War's Impact on Global Crime Networks Explored

King’s College London

The war in Ukraine has fundamentally reshaped organised crime across Europe and beyond, with criminal networks adapting rapidly to conflict and sanctions, according to a comprehensive new report.

an individual using a computer

An in-depth examination of illicit activity since Russia's full-scale invasion in February 2022 found that war had not only disrupted organised crime but reconfigured it, pushing networks to relocate, diversify and move into entirely new fields.

Dr Alexander Kupatadze, of King's College London, and Dr Erica Marat, of Georgetown University, analysed media data, trade records and conducted in-depth interviews across Eastern Europe, Central Asia and neighbouring regions. They found that crime displacement had been widespread and multi-directional since the Russian invasion, extending from Ukraine into Russia, Western Europe, Central Asia and even as far as the US-Mexico border.

Russia itself emerged as the largest destination for displaced criminal activity. Reported crime and enforcement actions rose sharply, particularly in regions bordering Ukraine, suggesting both increased criminality and intensified policing.

The researchers found that the drugs market had undergone some of the most significant changes. Synthetic drug production had partly shifted to Kazakhstan, while trafficking routes had moved through Belarus, Central Asia and the Balkans.

Human trafficking patterns also showed signs of change and of new opportunities being exploited, including the emergence of smuggling operations helping individuals evade military conscription.
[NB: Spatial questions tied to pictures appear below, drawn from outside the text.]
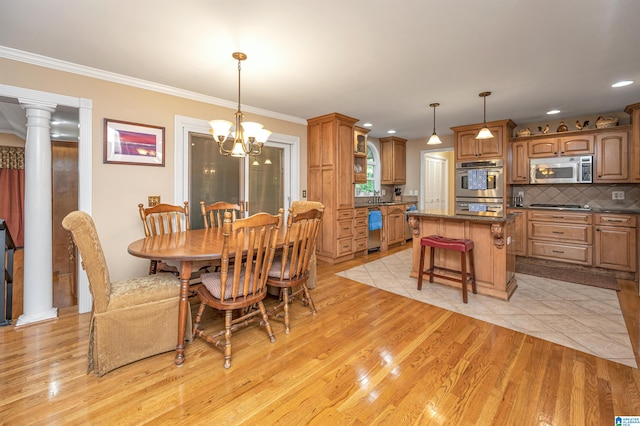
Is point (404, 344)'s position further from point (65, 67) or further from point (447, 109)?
point (65, 67)

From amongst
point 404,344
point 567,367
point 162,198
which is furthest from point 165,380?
point 567,367

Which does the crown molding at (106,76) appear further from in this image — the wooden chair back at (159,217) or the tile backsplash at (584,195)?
the tile backsplash at (584,195)

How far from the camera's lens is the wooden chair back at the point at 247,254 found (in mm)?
1806

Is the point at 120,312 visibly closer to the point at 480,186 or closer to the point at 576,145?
the point at 480,186

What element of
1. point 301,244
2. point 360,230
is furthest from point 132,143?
point 360,230

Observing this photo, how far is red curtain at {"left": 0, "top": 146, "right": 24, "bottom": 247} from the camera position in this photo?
5.09 meters

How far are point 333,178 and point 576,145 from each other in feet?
12.3

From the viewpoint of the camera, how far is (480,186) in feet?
16.4

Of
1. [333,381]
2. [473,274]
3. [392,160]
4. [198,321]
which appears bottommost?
[333,381]

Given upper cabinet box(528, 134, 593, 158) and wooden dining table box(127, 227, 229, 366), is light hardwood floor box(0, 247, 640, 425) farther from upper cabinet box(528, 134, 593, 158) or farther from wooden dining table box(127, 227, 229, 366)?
upper cabinet box(528, 134, 593, 158)

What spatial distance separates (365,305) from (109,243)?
107 inches

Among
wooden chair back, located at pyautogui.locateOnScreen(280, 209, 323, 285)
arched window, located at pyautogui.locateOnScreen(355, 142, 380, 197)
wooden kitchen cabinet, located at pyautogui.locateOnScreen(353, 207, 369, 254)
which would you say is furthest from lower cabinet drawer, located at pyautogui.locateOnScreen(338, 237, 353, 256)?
wooden chair back, located at pyautogui.locateOnScreen(280, 209, 323, 285)

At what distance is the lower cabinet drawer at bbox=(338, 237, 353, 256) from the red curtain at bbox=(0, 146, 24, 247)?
5.93 m

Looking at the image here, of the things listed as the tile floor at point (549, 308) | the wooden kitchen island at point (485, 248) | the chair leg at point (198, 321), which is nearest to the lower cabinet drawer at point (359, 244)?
the tile floor at point (549, 308)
At the same time, new participants, including people without previous criminal backgrounds, have entered illicit markets as wartime pressures disrupted borders and enforcement systems.
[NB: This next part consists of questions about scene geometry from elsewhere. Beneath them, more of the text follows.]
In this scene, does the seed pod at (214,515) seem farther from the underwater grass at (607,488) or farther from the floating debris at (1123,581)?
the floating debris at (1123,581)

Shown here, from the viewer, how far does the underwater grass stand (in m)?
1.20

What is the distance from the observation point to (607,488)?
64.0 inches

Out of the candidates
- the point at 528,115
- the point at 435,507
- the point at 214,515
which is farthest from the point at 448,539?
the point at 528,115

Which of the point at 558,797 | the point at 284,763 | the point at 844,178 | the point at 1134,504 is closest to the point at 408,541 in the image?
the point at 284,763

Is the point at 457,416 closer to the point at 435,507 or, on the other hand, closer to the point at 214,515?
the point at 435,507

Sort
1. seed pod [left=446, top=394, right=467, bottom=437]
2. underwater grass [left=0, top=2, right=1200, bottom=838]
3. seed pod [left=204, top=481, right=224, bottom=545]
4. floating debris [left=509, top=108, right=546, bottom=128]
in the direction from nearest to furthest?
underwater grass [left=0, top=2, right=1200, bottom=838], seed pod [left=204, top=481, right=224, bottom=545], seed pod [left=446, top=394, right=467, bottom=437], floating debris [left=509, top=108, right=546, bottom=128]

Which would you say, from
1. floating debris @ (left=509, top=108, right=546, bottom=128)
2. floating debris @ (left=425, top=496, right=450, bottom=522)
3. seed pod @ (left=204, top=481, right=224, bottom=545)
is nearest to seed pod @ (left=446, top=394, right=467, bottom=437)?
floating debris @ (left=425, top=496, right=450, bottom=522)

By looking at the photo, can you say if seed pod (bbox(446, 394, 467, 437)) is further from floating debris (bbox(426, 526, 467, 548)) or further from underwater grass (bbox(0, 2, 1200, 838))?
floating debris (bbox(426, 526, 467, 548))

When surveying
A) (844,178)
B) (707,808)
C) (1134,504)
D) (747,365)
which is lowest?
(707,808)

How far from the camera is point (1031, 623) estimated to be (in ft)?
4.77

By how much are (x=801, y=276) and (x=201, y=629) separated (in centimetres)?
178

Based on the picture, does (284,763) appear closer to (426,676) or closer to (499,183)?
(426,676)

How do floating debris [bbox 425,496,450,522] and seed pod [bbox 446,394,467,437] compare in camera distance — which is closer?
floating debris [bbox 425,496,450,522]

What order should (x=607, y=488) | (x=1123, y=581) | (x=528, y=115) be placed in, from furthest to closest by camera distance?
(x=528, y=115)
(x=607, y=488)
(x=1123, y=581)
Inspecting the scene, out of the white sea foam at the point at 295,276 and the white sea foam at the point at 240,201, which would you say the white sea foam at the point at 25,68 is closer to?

The research highlighted too the growing use of trade-based money laundering, with suspicious pricing patterns identified in gold and tobacco trade linked to Russia in several European countries. The researchers believe this shows criminals are increasingly embedding illicit finance within legal trade routes to evade sanctions.

The researchers said: "Our report shows that large-scale conflict does not simply displace organised crime across borders but reorganises it across multiple dimensions simultaneously. While spatial displacement is most visible in neighbouring states, more consequential transformations often occur through functional displacement, as criminal actors repurpose existing trade, logistics and financial infrastructures to adapt to wartime and sanctions-induced constraints.

"Although grounded in the Ukrainian case, the implications of our findings extend beyond the current war. Similar combinations of armed violence, sanctions and institutional stress will be evident in other contemporary and future conflict environments.

"The framework we have developed provides a transferable tool for analysing how organised crime adapts under conditions of prolonged disruption, offering insights relevant to policymakers, law enforcement officials and researchers seeking to anticipate criminal reorganisation rather than merely react to it."

The new report, Criminal Geographies: How the Russia-Ukraine War has Reshaped Global Crime Networks, was compiled for the Serious Organised Crime and Anti-corruption Evidence (SOC ACE) research programme. Funded by the UK's Foreign, Commonwealth & Development Office, SOC ACE is a new component in the Anti-Corruption Evidence (ACE) research programme, alongside Global Integrity ACE and SOAS ACE. SOC ACE is managed by the University of Birmingham.